Given information:
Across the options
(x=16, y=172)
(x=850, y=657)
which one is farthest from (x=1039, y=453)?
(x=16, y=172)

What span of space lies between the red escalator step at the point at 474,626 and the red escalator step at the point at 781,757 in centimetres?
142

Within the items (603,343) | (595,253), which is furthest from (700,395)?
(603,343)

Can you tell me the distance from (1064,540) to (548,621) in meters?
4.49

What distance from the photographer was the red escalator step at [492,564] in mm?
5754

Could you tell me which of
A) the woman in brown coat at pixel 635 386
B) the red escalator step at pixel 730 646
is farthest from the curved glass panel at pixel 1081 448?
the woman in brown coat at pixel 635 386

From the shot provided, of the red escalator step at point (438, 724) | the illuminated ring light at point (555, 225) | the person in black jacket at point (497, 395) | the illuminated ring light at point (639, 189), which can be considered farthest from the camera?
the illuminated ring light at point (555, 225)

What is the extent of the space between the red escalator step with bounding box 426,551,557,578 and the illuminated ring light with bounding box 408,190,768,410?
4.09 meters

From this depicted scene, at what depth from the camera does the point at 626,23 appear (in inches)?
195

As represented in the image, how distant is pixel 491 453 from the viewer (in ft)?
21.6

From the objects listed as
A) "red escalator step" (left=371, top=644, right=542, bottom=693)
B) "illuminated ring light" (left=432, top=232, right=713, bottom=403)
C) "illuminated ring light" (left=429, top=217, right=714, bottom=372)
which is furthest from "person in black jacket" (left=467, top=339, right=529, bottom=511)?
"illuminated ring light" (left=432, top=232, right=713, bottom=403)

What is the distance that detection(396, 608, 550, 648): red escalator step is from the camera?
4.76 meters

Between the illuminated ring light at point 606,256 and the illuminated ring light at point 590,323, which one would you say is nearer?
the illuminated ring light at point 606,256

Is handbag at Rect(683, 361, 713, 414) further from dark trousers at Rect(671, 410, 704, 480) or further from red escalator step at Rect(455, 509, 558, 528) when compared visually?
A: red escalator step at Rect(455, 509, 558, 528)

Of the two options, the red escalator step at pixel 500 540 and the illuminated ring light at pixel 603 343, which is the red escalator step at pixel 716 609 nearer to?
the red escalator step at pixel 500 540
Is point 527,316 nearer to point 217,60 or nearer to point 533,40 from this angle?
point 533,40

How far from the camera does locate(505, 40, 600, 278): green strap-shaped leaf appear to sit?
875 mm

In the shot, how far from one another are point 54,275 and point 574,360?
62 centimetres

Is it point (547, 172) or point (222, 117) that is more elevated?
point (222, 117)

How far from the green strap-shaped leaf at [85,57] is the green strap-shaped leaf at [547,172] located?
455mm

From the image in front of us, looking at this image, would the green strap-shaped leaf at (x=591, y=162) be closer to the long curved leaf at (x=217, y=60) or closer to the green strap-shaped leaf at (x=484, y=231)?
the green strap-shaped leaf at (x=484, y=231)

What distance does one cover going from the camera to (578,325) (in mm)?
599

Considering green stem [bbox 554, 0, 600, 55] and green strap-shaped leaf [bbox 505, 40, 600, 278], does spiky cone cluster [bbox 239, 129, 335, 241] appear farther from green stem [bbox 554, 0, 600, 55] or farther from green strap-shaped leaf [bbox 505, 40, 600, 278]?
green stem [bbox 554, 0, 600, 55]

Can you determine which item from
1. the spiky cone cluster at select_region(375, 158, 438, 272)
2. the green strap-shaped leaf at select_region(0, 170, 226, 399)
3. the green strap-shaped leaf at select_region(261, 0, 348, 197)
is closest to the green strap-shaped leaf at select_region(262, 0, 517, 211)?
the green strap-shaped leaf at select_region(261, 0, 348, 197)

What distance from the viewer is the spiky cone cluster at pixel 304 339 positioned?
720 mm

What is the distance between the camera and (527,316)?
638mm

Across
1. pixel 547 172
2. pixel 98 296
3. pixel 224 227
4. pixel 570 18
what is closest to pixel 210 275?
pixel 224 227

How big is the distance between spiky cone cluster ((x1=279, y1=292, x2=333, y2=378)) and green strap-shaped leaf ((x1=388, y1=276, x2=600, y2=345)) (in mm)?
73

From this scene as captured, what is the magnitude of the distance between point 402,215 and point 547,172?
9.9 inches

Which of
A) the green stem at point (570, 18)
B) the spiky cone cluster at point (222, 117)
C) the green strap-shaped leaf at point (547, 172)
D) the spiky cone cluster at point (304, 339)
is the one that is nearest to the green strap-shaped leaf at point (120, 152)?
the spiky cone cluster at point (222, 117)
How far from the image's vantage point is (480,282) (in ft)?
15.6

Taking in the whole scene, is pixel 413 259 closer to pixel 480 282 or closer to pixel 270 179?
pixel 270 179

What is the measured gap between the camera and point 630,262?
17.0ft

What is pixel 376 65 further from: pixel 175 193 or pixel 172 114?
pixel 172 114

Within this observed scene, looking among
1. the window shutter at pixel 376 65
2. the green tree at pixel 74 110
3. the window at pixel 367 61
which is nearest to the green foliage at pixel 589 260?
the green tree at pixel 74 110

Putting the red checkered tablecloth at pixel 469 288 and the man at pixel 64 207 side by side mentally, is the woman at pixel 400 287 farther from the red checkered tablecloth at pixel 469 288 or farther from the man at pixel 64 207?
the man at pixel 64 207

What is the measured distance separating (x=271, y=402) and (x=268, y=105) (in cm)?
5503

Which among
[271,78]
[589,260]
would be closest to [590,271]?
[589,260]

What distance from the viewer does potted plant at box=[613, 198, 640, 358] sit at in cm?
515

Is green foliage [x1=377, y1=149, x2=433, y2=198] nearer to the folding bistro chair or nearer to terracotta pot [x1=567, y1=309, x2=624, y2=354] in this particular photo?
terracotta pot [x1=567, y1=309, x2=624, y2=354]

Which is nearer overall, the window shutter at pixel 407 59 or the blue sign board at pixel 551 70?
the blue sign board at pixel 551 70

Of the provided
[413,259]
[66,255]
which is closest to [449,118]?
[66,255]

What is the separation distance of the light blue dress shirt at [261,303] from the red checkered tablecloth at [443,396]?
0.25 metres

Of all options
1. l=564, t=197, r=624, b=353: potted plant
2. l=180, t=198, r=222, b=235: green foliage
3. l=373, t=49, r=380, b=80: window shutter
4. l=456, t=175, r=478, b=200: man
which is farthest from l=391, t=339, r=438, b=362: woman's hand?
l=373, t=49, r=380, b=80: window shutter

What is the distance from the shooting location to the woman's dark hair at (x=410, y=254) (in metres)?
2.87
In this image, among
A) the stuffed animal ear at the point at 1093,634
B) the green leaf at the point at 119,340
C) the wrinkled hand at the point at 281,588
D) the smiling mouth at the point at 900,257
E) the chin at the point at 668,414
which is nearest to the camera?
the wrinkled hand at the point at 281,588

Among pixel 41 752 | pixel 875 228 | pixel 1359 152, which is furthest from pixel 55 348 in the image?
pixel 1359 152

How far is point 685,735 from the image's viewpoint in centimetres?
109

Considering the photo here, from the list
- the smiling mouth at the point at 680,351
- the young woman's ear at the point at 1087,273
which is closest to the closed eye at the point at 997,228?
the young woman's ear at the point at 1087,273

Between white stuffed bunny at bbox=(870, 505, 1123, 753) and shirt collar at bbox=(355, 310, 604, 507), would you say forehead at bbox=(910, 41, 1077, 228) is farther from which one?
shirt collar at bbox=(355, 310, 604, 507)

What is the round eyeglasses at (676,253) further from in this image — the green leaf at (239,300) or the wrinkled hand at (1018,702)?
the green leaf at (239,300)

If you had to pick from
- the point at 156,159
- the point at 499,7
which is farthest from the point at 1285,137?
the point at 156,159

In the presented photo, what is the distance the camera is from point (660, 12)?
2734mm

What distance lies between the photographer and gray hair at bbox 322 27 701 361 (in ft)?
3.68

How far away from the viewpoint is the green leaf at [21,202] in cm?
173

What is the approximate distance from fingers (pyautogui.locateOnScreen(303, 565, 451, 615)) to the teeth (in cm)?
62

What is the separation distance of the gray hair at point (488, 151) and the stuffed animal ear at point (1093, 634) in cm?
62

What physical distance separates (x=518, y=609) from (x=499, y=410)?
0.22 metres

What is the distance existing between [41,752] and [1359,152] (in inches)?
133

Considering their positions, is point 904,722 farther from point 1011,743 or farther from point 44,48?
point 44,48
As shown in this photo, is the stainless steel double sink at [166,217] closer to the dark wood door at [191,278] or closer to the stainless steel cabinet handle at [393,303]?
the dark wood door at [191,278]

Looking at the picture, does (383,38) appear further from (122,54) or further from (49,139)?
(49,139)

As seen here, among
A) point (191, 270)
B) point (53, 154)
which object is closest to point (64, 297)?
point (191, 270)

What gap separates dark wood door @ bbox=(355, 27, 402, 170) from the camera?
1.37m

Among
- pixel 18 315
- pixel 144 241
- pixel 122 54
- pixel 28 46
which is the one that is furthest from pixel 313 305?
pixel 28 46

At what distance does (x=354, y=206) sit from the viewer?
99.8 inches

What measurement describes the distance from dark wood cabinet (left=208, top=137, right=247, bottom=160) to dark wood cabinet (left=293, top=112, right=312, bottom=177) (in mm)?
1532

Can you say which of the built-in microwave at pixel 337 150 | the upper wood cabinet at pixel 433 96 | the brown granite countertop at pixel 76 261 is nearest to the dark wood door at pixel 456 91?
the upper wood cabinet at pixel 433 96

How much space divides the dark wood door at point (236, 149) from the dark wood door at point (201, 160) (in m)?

Work to complete:
Output an exact copy of the lines beginning at the one that holds "What is the round" and running through the final line of the records.

Correct response:
What is the round eyeglasses at (676,253) further from in this image — the green leaf at (239,300) or the wrinkled hand at (1018,702)?
the green leaf at (239,300)

If you had to pick from
- the point at 156,159
- the point at 499,7
which is farthest from the point at 1285,137?
the point at 156,159

In the presented photo, what is the distance the camera is from point (660, 12)?
2734mm

What distance lies between the photographer and gray hair at bbox 322 27 701 361 (in ft)?
3.68

How far away from the viewpoint is the green leaf at [21,202] in cm?
173

What is the approximate distance from fingers (pyautogui.locateOnScreen(303, 565, 451, 615)) to the teeth (in cm)?
62

What is the separation distance of the gray hair at point (488, 151) and the stuffed animal ear at point (1093, 634) in cm?
62

What physical distance separates (x=518, y=609) from (x=499, y=410)?
0.22 metres

What is the distance existing between [41,752] and [1359,152] (in inches)?
133

Considering their positions, is point 904,722 farther from point 1011,743 or farther from point 44,48?
point 44,48
As shown in this photo, is the stainless steel double sink at [166,217] closer to the dark wood door at [191,278] or closer to the stainless steel cabinet handle at [393,303]?
the dark wood door at [191,278]

Looking at the picture, does (383,38) appear further from (122,54) or further from (49,139)?
(49,139)

As seen here, among
A) point (191, 270)
B) point (53, 154)
which object is closest to point (64, 297)?
point (191, 270)

What gap separates dark wood door @ bbox=(355, 27, 402, 170) from the camera?
1.37m

Among
- pixel 18 315
- pixel 144 241
- pixel 122 54
- pixel 28 46
which is the one that is furthest from pixel 313 305?
pixel 28 46

At what distance does (x=354, y=206) sit from the viewer?
99.8 inches

What measurement describes the distance from dark wood cabinet (left=208, top=137, right=247, bottom=160) to dark wood cabinet (left=293, top=112, right=312, bottom=177) (in mm)?
1532

Can you say which of the built-in microwave at pixel 337 150 | the upper wood cabinet at pixel 433 96 | the brown granite countertop at pixel 76 261 is nearest to the dark wood door at pixel 456 91?
the upper wood cabinet at pixel 433 96

How much space divides the dark wood door at point (236, 149) from the dark wood door at point (201, 160) (in m)?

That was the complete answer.